L’intelligenza artificiale non si limita più alla scrittura di testi o alla creazione di immagini.
Oggi è in grado di imitare la voce umana con una precisione spaventosa. L’aspetto più inquietante è che non sono necessarie lunghe registrazioni: bastano pochi secondi di audio catturati durante una conversazione telefonica.
Ecco perché anche risposte apparentemente innocue come “sì”, “ciao”, “ciao” o persino un breve “mm-hmm” possono diventare uno strumento per frodi, furti d’identità e abusi finanziari.
La voce è ora un dato biometrico.
La voce non è più solo un mezzo di comunicazione.
È diventata un identificatore biometrico, non meno prezioso di un’impronta digitale o del riconoscimento facciale.
La tua voce = firma digitale.
Le moderne tecnologie possono analizzare:
il timbro,
l’intonazione,
il ritmo del parlato,
il modo di pronunciare.
Sulla base di questi elementi, viene creato un modello digitale in grado di riprodurre la tua voce come se fossi tu a parlare realmente.
Una volta che un modello del genere finisce nelle mani dei truffatori, questi possono:
Chiamano i tuoi cari fingendosi te;
inviano messaggi vocali chiedendo denaro;
confermano pagamenti o richieste;
accedono a servizi tramite riconoscimento vocale;
e tutto questo senza che tu te ne accorga.
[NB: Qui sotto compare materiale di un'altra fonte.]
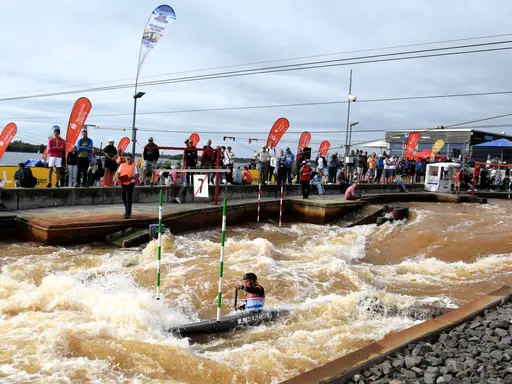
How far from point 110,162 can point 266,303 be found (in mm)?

Perché “sì” è così pericoloso
Esiste una truffa ben nota chiamata “trappola del sì”. Funziona così:
Ricevi una chiamata.
Ti fanno una semplice domanda.
Rispondi “sì”.
La risposta viene registrata.
La registrazione viene utilizzata come “prova” della tua accettazione di un contratto, un acquisto o un servizio.
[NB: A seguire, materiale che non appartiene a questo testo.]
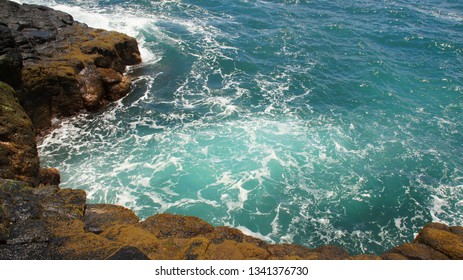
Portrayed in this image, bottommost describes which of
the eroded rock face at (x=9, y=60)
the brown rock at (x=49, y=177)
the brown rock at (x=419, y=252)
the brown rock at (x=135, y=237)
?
the brown rock at (x=49, y=177)

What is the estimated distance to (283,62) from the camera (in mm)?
31172

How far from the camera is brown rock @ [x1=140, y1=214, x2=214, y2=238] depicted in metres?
11.9

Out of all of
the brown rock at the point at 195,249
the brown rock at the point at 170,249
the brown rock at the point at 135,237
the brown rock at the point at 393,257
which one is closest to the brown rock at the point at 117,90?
the brown rock at the point at 135,237

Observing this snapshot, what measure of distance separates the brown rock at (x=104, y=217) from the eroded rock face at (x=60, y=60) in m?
11.2

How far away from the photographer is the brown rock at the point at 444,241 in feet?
37.8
Questo crea un falso consenso per qualcosa che non hai mai effettivamente approvato.
Pertanto, non è una buona idea rispondere con un “sì” diretto quando non sai chi ti sta chiamando.
Anche un semplice “ciao” può essere rischioso.
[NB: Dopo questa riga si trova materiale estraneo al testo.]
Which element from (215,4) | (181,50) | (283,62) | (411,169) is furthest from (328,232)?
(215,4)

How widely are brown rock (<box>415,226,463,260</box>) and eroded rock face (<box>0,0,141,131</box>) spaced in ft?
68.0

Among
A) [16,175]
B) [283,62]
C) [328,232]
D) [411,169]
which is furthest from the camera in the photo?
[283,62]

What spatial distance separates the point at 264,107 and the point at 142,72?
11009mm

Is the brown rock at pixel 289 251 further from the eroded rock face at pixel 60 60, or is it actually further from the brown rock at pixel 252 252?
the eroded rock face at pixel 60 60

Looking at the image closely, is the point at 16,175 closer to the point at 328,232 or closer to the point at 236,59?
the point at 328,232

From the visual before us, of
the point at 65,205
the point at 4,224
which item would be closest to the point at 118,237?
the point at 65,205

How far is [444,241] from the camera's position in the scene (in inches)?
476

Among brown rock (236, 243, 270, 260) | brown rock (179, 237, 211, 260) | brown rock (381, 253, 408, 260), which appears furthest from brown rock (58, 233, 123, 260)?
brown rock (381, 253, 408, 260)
Molte chiamate automatiche (robocall) hanno un unico obiettivo:
verificare se dietro il numero si cela una persona reale.
Quando dici “ciao”:
il sistema capisce che il numero è attivo;
la tua voce potrebbe essere registrata;
vengono raccolti i primi dati per future clonazioni.
A volte anche questo breve saluto è sufficiente a creare le premesse per un abuso.
Una strategia più sicura per le chiamate da numeri sconosciuti:
È meglio:
Aspetta che l’altra persona parli per prima;
chiedile di presentarsi;
chiedi chi sta cercando e per quale motivo.
In questo modo non presterai la tua voce senza sapere con chi stai parlando.
Come l’intelligenza artificiale rende le truffe così convincenti
I moderni programmi di clonazione vocale utilizzano algoritmi che:
analizzano i modelli di parlato;
riproducono le emozioni;
adattano l’accento e la velocità del parlato.
In pochi minuti, possono creare audio che suonano completamente reali,
incluse emozioni come paura, urgenza o calma.
Pertanto, molte vittime sono convinte di parlare con:
un familiare,
una banca,
un dipendente di un’azienda reale.
Consigli pratici per proteggere la tua voce
Non rispondere con “sì”, “confermo” o “accetto” a numeri sconosciuti.
Chiedi sempre all’altra persona di identificarsi per prima.
Evita sondaggi e chiamate automatiche.
Interrompi la conversazione se qualcosa ti disturba.
Controlla regolarmente gli estratti conto bancari. Blocca e segnala i numeri sospetti.